METRO China’s parent company, Germany-based METRO AG, is a world-leading international wholesale and food retail company that has built a global reputation as a committed player in environmental protection efforts by committing to reduce Group-wide CO2 emissions by 50% by 2030 (vs. 2011 levels).

Helping to deliver this target and in place since 2013, the METRO Group’s F-Gas Exit Program aims to phase out f-gases in all METRO stores worldwide by 2030, replacing them with natural refrigerant systems where it is technically and economically feasible to do so.

In China, the firm is aiming to eliminate HCFCs entirely by 2019-2020, Lin told the conference.
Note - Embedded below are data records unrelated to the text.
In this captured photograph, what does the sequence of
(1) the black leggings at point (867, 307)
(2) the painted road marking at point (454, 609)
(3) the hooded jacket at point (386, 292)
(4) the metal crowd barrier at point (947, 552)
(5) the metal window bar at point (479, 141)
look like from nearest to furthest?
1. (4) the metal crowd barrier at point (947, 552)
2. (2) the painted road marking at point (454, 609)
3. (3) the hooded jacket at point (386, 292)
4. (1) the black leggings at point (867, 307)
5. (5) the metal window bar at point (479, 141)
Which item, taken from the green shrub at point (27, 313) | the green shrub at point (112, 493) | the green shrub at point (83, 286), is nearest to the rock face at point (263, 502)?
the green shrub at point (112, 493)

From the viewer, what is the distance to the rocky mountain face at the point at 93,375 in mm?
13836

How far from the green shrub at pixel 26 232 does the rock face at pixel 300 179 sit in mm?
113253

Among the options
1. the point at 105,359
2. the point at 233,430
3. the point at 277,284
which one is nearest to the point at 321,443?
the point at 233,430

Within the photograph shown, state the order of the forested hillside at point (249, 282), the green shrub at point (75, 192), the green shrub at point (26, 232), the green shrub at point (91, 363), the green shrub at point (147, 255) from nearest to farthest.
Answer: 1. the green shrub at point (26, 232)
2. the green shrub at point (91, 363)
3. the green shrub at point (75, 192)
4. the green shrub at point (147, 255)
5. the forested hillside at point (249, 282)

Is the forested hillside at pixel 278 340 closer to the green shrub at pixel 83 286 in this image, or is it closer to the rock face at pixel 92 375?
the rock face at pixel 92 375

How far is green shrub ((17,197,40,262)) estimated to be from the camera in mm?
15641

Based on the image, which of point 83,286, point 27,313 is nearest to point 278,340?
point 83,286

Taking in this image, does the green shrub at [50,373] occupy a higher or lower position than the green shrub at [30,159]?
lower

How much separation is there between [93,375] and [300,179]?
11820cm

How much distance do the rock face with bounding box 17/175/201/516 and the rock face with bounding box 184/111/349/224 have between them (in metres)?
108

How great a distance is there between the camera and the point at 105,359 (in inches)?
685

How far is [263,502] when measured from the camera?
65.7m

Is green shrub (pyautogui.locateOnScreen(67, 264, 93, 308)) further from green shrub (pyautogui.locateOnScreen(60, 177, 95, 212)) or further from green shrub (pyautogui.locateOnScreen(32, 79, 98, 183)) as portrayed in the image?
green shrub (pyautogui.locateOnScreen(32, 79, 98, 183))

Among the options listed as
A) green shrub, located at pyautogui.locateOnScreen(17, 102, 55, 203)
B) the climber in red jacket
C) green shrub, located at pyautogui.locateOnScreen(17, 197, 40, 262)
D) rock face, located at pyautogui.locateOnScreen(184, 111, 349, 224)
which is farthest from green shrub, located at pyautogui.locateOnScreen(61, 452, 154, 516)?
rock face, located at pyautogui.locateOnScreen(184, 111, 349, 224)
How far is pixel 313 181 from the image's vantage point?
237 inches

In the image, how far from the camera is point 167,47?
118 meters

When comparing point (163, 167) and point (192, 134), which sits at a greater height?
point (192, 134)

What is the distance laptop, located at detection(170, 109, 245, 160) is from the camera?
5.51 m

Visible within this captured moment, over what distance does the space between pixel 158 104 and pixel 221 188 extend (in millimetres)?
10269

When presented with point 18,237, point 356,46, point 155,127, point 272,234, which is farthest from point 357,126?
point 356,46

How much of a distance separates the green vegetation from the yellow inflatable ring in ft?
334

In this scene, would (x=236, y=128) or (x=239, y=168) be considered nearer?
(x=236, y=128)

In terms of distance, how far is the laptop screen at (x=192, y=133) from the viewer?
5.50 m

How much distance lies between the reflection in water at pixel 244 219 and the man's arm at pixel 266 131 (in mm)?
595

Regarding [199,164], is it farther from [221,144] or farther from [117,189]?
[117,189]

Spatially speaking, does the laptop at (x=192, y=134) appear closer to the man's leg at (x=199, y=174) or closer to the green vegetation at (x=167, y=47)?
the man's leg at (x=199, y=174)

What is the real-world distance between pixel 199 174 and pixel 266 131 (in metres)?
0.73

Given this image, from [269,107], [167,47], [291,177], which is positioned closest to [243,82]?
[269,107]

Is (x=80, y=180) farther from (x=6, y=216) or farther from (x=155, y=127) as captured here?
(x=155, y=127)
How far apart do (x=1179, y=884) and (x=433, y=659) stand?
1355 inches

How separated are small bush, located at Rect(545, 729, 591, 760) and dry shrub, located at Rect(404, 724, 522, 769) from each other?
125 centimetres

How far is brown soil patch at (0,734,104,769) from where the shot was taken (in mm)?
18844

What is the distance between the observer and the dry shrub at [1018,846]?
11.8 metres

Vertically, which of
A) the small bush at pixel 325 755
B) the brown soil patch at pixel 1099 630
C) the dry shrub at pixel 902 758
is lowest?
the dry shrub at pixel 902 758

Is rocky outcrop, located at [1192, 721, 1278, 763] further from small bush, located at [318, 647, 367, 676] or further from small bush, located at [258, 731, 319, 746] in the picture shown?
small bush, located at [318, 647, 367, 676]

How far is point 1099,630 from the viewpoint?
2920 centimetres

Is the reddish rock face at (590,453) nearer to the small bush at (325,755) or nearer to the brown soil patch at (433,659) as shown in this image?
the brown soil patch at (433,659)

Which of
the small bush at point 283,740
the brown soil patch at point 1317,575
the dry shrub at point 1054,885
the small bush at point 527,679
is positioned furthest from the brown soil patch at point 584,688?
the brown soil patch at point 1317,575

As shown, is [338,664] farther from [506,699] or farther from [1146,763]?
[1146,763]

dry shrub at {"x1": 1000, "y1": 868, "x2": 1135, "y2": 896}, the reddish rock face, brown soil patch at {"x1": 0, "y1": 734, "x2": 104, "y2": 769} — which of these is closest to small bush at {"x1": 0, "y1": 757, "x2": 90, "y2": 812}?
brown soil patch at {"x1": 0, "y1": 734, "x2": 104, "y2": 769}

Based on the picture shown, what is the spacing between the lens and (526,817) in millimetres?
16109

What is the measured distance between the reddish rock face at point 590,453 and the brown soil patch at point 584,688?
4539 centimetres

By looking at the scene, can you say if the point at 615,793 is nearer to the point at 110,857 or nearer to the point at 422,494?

In 2020, it will stop producing R22 systems and fully divest from them by 2025. In 2025, it will stop producing R404A systems and fully divest from them by 2030.

It is planned that starting in 2025, all our new stores in China will be equipped with transcritical CO2.
– Alan Lin, METRO China

Lin presented data demonstrating that the energy performance of the CO2 transcritical system in the Lishuiqiao store – which opened in January 2018 – is already outperforming a benchmark CO2 subcritical system in a METRO store in Shenyang.

In 2016, METRO opened a ‘green store’ in Dongguan, fitted with a subcritical CO2 system. Two more such green stores followed in 2017 (in Jinan) and in 2018 (in Putuo).

The successful rollout of CO2 transcritical in all new METRO stores in China will depend on training. “In China, these are totally new systems. So we need to train our employees,“ Lin said.

Later this year, METRO China will install new CO2 transcritical systems in two existing stores.

He does not see the higher initial investment costs of CO2 transcritical systems compared to HFC-based options as a deterrent. “As the market opens up and new players enter the Chinese market, the initial costs will come down,” he said.

The first ever ATMOsphere China conference on natural refrigerants took place in Beijing from 9-11 April.